Most of those cases have been mule deer. Last March, two CWD cases were found in male white-tailed deer, one in the RM of Grasslands and one northwest of Riding Mountain National Park. To date, four white-tailed deer cases have been found, the province said.
The Manitoba government expanded testing for the disease during the 2022-23 hunting season, asking hunters in many areas of the province to submit samples. That year, hunters submitted some 6,000 samples, up from an average of 1,000 in previous years. The sample swell caused testing backlogs, with waits up to 16 and 20 weeks.
In July 2023, the province announced $880,000 in funding and several regulatory changes to try to address the backlog. Hunters were given the option to submit tissue samples rather than the whole head and upper neck and were given seven days rather than two to turn in the sample.
The Wildlife Health Program also expanded its partnership to labs outside of Canada, as labs in Canada were previously overwhelmed with testing requests.
Testing requirements for bovine tuberculosis were also removed, as Manitoba has been considered free of that illness since 2016.

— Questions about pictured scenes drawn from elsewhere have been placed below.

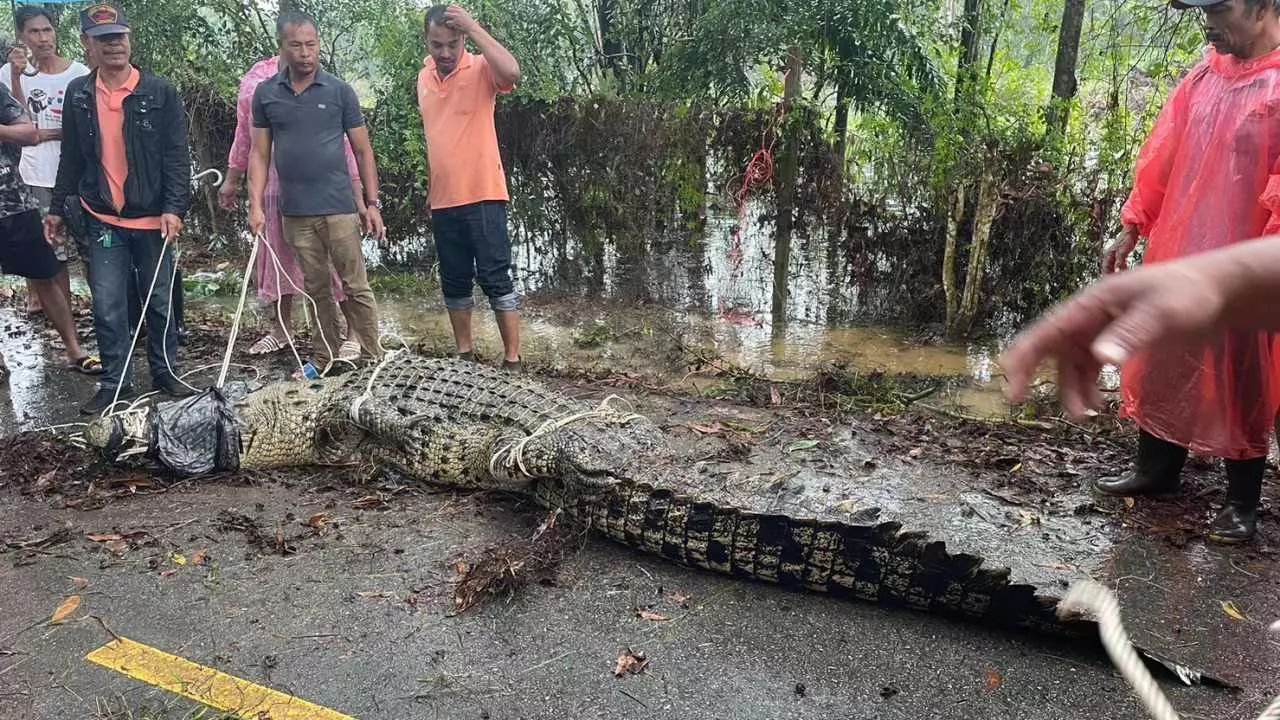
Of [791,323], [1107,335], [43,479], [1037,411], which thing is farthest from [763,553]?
[791,323]

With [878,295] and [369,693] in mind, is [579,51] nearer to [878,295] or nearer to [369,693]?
[878,295]

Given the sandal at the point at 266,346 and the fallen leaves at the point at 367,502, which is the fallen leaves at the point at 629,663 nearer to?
the fallen leaves at the point at 367,502

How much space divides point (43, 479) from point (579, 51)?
522 centimetres

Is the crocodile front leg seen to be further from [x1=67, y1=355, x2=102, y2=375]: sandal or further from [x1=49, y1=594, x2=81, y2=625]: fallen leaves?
[x1=67, y1=355, x2=102, y2=375]: sandal

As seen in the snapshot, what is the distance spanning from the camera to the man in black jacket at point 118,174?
4.10m

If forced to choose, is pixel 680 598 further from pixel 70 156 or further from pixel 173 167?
pixel 70 156

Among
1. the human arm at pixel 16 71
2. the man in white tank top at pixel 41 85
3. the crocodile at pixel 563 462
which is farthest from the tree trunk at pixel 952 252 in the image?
the human arm at pixel 16 71

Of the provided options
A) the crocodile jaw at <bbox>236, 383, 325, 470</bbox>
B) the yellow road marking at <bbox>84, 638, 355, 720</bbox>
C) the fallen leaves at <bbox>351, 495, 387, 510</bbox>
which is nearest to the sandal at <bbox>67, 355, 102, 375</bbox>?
the crocodile jaw at <bbox>236, 383, 325, 470</bbox>

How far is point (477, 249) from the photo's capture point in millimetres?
4730

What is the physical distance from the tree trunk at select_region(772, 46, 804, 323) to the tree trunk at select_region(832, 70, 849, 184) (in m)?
0.29

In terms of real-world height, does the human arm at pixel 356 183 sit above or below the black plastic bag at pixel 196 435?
above

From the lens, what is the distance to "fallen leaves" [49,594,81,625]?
2.66 metres

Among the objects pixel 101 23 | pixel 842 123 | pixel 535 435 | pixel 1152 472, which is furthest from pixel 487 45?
pixel 1152 472

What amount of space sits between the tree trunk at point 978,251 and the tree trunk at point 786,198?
1247 millimetres
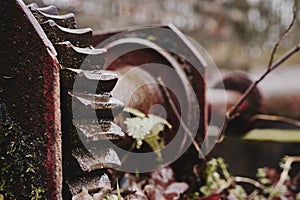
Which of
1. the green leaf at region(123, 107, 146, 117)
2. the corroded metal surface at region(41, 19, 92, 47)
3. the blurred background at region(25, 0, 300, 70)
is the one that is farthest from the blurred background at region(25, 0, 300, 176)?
the corroded metal surface at region(41, 19, 92, 47)

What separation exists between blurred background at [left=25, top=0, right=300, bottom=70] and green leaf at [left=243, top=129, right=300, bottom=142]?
374cm

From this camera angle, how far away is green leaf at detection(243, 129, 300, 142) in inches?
79.1

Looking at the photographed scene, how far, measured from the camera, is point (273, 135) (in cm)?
212

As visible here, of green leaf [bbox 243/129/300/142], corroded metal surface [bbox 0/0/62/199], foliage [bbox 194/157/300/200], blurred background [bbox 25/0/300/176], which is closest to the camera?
corroded metal surface [bbox 0/0/62/199]

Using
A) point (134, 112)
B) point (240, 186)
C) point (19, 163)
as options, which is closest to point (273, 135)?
point (240, 186)

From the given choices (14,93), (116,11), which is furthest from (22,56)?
(116,11)

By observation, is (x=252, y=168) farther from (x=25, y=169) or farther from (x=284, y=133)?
(x=25, y=169)

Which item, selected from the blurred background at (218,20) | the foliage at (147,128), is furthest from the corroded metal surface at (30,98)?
the blurred background at (218,20)

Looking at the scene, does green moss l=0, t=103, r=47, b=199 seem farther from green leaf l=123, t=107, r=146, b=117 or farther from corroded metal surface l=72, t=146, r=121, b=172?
green leaf l=123, t=107, r=146, b=117

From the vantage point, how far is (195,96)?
1439mm

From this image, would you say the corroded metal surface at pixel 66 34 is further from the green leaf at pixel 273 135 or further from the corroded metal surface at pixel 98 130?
the green leaf at pixel 273 135

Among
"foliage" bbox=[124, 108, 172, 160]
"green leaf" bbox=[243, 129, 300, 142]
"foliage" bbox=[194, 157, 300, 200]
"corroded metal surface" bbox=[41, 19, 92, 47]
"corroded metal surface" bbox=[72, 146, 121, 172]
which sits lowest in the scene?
"green leaf" bbox=[243, 129, 300, 142]

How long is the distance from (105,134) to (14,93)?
7.4 inches

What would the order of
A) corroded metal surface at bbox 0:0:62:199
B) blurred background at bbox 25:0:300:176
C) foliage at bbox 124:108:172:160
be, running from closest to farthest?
corroded metal surface at bbox 0:0:62:199 → foliage at bbox 124:108:172:160 → blurred background at bbox 25:0:300:176
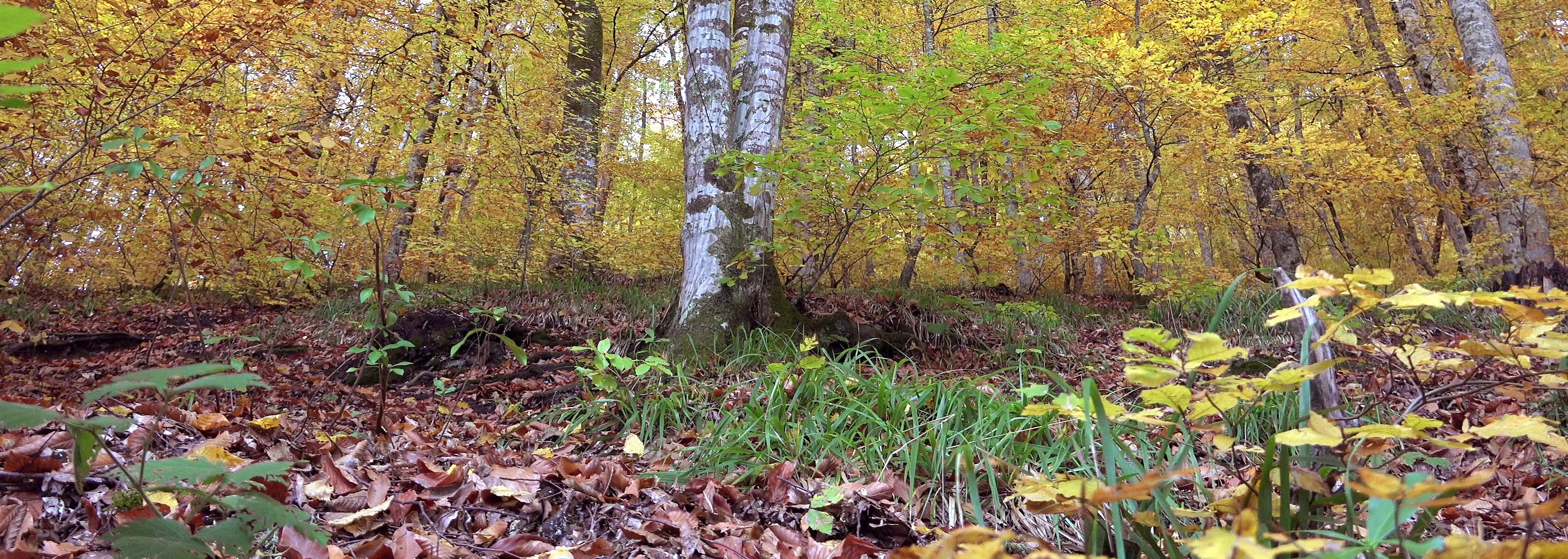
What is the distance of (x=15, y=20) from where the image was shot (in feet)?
2.43

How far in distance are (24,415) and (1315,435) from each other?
1.96 m

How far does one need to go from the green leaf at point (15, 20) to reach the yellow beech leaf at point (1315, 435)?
5.53ft

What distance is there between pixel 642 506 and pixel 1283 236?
9414 mm

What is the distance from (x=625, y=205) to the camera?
1294 cm

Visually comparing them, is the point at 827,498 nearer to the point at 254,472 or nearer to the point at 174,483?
the point at 254,472

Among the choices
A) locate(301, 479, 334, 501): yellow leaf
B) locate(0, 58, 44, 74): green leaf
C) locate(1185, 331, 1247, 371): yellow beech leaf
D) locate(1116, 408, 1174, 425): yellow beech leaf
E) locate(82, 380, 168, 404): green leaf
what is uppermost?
locate(0, 58, 44, 74): green leaf

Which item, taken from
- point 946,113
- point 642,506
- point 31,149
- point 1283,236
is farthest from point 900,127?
point 1283,236

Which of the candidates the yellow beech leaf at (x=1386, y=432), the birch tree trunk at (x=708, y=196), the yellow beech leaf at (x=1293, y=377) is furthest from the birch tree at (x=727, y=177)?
the yellow beech leaf at (x=1386, y=432)

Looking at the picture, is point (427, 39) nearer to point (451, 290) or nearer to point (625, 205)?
point (451, 290)

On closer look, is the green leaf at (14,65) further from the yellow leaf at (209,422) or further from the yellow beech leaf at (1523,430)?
the yellow leaf at (209,422)

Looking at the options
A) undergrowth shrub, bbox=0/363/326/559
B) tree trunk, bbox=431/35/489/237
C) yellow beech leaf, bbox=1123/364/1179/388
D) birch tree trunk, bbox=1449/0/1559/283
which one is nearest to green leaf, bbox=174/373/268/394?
undergrowth shrub, bbox=0/363/326/559

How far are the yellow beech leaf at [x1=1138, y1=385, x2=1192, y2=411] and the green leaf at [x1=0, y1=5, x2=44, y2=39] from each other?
1554mm

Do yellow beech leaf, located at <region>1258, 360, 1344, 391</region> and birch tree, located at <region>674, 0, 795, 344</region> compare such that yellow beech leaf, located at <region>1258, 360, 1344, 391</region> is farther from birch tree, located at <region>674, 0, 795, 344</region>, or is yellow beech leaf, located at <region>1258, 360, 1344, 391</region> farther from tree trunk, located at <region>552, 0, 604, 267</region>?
tree trunk, located at <region>552, 0, 604, 267</region>

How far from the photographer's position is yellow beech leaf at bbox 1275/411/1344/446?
1080 millimetres
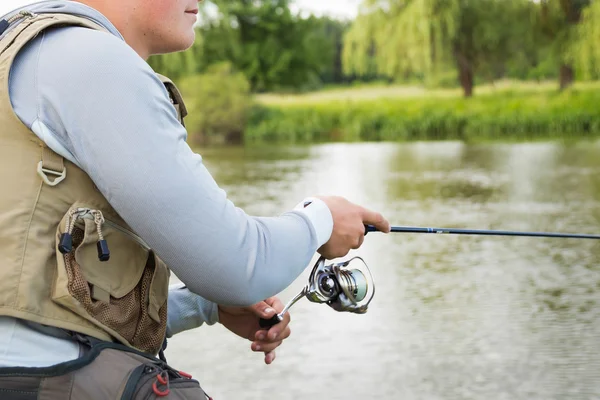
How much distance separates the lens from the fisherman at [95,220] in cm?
123

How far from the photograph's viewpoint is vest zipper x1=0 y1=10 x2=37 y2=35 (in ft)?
4.50

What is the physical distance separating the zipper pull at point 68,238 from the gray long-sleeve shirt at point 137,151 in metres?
0.06

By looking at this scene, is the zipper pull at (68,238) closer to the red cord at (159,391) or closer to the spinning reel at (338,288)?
the red cord at (159,391)

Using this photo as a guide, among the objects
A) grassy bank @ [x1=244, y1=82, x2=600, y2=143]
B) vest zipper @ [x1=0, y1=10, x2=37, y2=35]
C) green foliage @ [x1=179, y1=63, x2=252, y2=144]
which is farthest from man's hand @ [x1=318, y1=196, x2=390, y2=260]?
green foliage @ [x1=179, y1=63, x2=252, y2=144]

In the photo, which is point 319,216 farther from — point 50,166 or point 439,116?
point 439,116

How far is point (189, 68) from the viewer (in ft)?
82.8

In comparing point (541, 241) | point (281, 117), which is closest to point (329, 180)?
point (541, 241)

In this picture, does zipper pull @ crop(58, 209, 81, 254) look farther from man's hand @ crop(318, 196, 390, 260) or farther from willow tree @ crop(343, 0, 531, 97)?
willow tree @ crop(343, 0, 531, 97)

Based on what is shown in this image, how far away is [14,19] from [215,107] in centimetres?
2469

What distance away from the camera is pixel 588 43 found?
69.8 ft

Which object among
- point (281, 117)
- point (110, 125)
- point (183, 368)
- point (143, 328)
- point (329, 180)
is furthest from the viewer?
point (281, 117)

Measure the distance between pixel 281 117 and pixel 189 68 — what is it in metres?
3.30

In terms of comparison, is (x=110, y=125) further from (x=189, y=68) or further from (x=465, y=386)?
(x=189, y=68)

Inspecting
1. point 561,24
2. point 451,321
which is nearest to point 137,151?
point 451,321
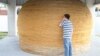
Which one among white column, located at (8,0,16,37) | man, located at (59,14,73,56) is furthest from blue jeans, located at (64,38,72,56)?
white column, located at (8,0,16,37)

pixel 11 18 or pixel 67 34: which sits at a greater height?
pixel 11 18

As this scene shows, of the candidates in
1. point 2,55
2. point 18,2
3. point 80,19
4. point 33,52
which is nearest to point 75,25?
point 80,19

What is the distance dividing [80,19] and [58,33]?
1.33 metres

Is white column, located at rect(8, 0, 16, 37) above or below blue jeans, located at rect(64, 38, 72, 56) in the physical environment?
above

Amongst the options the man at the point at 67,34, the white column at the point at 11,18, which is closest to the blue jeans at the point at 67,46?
the man at the point at 67,34

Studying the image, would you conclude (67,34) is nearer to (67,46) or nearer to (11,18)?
(67,46)

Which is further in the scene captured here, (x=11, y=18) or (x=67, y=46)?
(x=11, y=18)

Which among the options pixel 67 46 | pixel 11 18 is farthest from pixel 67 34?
pixel 11 18

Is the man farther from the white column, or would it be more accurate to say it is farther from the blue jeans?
the white column

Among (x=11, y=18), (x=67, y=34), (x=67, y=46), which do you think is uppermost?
(x=11, y=18)

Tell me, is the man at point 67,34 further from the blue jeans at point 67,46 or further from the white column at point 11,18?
the white column at point 11,18

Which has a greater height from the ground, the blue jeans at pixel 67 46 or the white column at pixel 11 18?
the white column at pixel 11 18

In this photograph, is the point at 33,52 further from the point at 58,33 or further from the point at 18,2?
the point at 18,2

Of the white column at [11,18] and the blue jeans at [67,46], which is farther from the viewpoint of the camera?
the white column at [11,18]
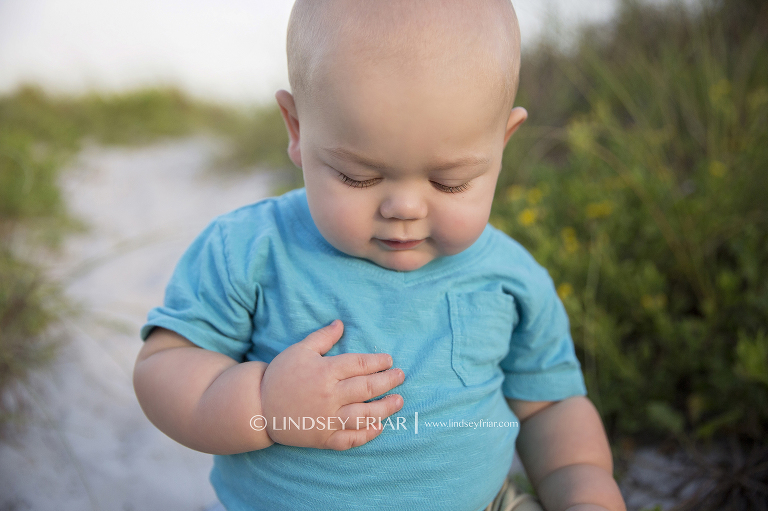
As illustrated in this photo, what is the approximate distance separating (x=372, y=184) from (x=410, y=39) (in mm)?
251

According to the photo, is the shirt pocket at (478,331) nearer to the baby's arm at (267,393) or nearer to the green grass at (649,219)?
the baby's arm at (267,393)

Backlogs continued to be reported as the 2023 hunting season drew to a close, however. In December, hunters were waiting two to four weeks between submitting samples and getting results, the province said at the time.
An infected deer can appear healthy for several years before developing changes in its body and behaviour, the Government of Saskatchewan’s website says.
Signs of infection include weight loss and poor co-ordination. Infected cervids are more prone to being killed by vehicles or hunters, the website says.
CWD is widespread in Saskatchewan. It’s thought that infected elk brought the disease into that province when they were imported from South Dakota in the 1980s. In the 2022/23 season, that province’s hunter surveillance program found 473 positive results out of 2,241 samples submitted, with most of those stemming from the western half of Saskatchewan.
CWD is not known to be a human health risk, but eating meat from an infected animal isn’t recommended.